Dental age estimation: a scoping review comparing the manual application of the Demirjian method and artificial intelligence modalities
摘要
The investigation of the viability using Artificial intelligence (AI) compared to the Demirjian method in dental age estimation is growing. This scoping review looked at how AI-assisted dental age estimation models compare to the Demirjian method and their usefulness to general and forensic dentists. Searches were conducted in Medline, Embase, Global Health, Scopus, Social Science Premium Collection, CENTRAL-Cochrane Library Central Register of Controlled Trials, and NZLII-New Zealand Legal Information Institute. Google and Google Scholar searches were also undertaken to identify any grey material.

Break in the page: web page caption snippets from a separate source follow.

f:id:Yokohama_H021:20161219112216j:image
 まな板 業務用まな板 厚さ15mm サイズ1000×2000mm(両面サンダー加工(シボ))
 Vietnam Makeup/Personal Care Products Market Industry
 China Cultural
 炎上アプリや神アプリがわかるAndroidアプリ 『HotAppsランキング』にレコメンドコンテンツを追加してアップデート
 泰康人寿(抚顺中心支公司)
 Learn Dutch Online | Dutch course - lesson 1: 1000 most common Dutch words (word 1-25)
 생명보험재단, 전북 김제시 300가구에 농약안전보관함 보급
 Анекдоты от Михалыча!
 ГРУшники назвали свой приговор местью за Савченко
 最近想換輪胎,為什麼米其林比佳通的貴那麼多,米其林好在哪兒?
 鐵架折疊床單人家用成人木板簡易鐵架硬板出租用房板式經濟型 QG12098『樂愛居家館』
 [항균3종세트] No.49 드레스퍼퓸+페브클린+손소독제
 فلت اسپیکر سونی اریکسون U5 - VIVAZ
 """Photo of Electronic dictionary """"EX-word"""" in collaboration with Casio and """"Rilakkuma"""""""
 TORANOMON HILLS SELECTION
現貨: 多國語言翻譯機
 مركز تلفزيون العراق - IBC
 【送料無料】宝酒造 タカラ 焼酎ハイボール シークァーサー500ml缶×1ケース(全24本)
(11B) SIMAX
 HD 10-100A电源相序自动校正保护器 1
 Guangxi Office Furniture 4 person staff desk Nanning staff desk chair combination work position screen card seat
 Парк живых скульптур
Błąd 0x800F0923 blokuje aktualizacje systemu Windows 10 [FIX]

Twenty-two articles were included in this review, organised into three groups to assist comparisons i.e., stage allocation, stage allocation prior to AI model application, and use of the Demirjian method on study samples prior to applying AI models. Comparisons were difficult due to considerable variation in samples, dental features used, metrics, AI modelling, unstated regression methods, and reporting. Of the twenty-two studies included in this review, nine showed similar performance between experts manually applying Demirjian stages with/out scoring and AI models, four reported the AI models were better, two reported AI models were worse, four reported mixed results, one did not recommend either, while two did not report a comparison. Lessons learned from the traditional methods of dental age estimation have been ignored in many respects and important real-world requirements for legal and clinical applications are being overlooked.